_Text provided:_
# culturebloom uk



## as_cute_as_pie (Mar 1, 2006)

just been to mac (ahh did not like the MA's there lol) anyway was paying and they had a culturebloom poster at the counter with release date march 4th then walked round the side of the counter and there it was  
	

	
	
		
		

		
			





 but i can honestly say there is nothing i want 
	

	
	
		
		

		
		
	


	




 was considering iris print but its a bit too 'chunky glitter' i think well thats it really


----------



## cloverette (Mar 1, 2006)

today, at a MAC counter, i wanted to confirm that it's coming out tomorrow, and the MA said yes...


----------



## Turbokittykat (Mar 1, 2006)

It's out tomorrow at my local counter


----------



## squirrel-paws (Mar 1, 2006)

I'm so excited - I already bought overgrown and botanical from ebay, but wanted to see the rest in the flesh!  Dangerous stuff - I think I will be buying nearly everything


----------



## blueglitter (Mar 2, 2006)

i cant get to my counter till saturday, bring on saturday!!!


----------



## cloverette (Mar 2, 2006)

i'm going in 1/2 or 1 hour. can't wait


----------



## poddygirl (Mar 2, 2006)

_Problem 1:_
In the Culturebloom forum thread, what release date did the poster at the MAC counter show?
_Problem 2:_
Write the next part of the Culturebloom forum thread, picking up from its final line.
The rows are separate material and unrelated to the Culturebloom forum thread.

_Record extracts:_
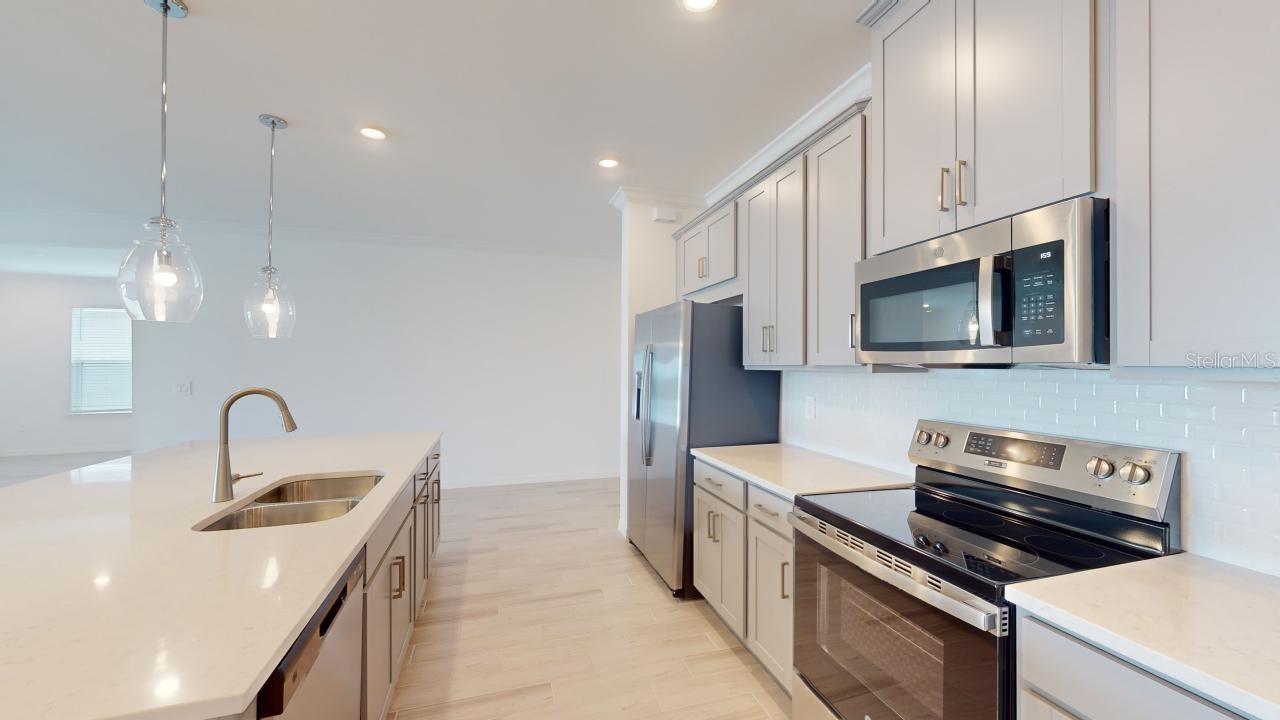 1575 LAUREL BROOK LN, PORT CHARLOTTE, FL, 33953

--

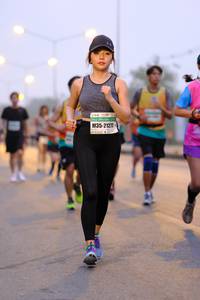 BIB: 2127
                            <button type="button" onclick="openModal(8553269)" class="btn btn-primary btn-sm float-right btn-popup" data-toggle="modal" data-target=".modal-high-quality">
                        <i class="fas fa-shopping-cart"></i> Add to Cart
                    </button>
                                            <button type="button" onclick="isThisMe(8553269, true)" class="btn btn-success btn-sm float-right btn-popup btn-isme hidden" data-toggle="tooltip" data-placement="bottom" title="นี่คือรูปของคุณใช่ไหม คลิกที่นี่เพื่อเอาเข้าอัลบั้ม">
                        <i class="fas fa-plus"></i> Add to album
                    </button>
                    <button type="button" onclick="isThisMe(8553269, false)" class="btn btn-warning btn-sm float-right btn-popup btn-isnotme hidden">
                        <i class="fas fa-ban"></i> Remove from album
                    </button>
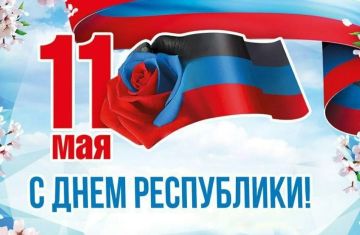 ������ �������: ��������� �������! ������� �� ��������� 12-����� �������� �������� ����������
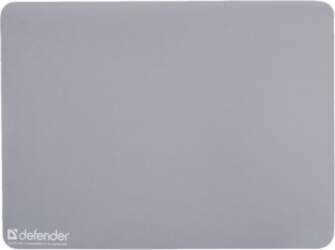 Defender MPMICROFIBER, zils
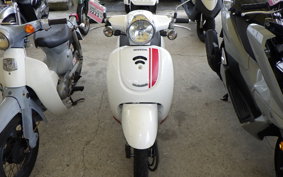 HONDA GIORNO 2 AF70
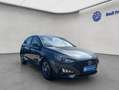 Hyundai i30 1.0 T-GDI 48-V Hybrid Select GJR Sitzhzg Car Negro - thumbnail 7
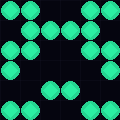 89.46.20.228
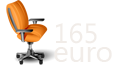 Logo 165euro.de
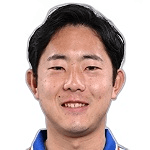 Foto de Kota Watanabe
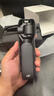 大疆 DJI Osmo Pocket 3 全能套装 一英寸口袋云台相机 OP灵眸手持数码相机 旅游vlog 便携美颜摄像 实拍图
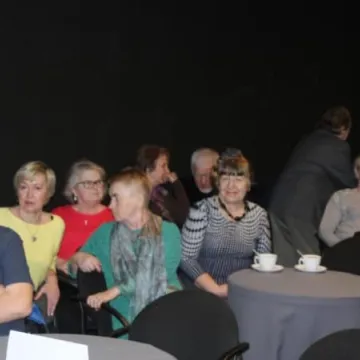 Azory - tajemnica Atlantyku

--

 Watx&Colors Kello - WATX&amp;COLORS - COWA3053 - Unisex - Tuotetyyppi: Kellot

_Exercise response 1:_
March 4th.

_Exercise response 2:_
Got a few things from this collection today but it didn't wow me in person like I thought it would, don't know why. Even so I ended up with Blossoming blushcream, Iris Print/Botanical/Love Bud e/s and Poppyhop l/s.  Also went to Boots and got the UD Honey shadow - it is as wonderful as people have said 
	

	
	
		
		

		
		
	


	




 The Deluxe cases are cool as well ...


----------



## Sarah (Mar 2, 2006)

I dont think this collection is going to wow me too much either, I think its the one im least excited about this year


----------



## Hikaru-chan (Mar 2, 2006)

Well I went to my counter today to get my Culturebloom stuff and they haven't had it in yet.
I was actually told it's been delayed by a week and it will be out on the Thursday the 8th of March (the 8th of March is a Wednesday).
Now I'm gonna have to call up every day to see when it's out cause obviously there is some confusion over the release date of this collection.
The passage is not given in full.